New Release of the Week: Viagra Boys - Viagr Aboys

On their fourth studio album, ‘Viagr Aboys’, Viagra Boys trade outward-facing satire for something more inwardly warped.

While previous record Cave World skewered society with acid-laced commentary and conspiracy-addled chaos, this time the band turns that lens inward — and what they find is just as absurd.

Lead single ‘Man Made of Meat’ sets the tone: twisted, intense, and weirdly sincere.

There’s a surprising tenderness buried beneath the band’s signature grit, suggesting that the world inside us might be just as big, stupid, and hilarious as the one outside.

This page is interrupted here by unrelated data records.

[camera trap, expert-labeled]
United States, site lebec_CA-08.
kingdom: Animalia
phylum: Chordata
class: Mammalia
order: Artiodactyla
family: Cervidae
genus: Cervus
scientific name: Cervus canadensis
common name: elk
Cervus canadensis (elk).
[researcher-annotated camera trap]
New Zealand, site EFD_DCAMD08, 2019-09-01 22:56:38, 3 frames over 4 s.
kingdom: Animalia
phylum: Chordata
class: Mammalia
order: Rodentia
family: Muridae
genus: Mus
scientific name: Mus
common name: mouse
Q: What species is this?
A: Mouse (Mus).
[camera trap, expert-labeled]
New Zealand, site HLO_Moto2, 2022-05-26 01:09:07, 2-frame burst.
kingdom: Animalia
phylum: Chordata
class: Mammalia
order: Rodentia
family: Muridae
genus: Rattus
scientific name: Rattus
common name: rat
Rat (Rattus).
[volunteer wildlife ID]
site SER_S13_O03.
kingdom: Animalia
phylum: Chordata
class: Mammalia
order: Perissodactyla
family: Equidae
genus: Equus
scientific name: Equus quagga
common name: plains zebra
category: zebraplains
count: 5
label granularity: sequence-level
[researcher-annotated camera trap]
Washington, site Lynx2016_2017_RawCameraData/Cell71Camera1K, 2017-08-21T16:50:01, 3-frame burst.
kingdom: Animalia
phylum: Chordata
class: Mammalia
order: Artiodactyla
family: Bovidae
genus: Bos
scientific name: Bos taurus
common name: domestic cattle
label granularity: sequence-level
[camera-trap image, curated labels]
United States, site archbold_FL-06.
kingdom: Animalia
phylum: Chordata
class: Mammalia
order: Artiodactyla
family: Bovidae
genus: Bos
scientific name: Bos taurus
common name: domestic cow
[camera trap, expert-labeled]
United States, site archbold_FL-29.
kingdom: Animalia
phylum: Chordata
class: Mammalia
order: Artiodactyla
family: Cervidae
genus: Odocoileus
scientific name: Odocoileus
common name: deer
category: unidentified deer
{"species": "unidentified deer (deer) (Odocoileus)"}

Still soaked in sleaze and swagger, ‘Viagr Aboys’ is a woozy, heady trip through internal mayhem — a reminder that self-reflection doesn’t always have to be clean or quiet. It can be loud, sweaty, and strange as hell.

Sound Pick of the Week: William Tyler - Time Indefinite

In Time Indefinite, his first solo album in five years, William Tyler delivers a quietly stunning meditation on fragility, survival, and the blur between personal and collective anxiety.

Having made his name with exploratory guitar work steeped in Americana and avant-garde textures, Tyler now dives deeper into raw emotion and lo-fi experimentation, shaped by the chaos of 2020 and recorded largely on phones and tape decks.

The result is a deeply human record — a collage of hiss, distortion, melody, and memory — where ghosts of loss and hope drift through every note.

With help from producer Jake Davis and input from Kieran Hebden, Tyler leans into imperfection, creating a sonic diary of mental struggle and resilience.

More than just a guitar album, Time Indefinite is a mirror to modern unease, as cinematic and personal as a Ross McElwee film.

It’s Tyler’s masterpiece — fragile, fearless, and profoundly moving.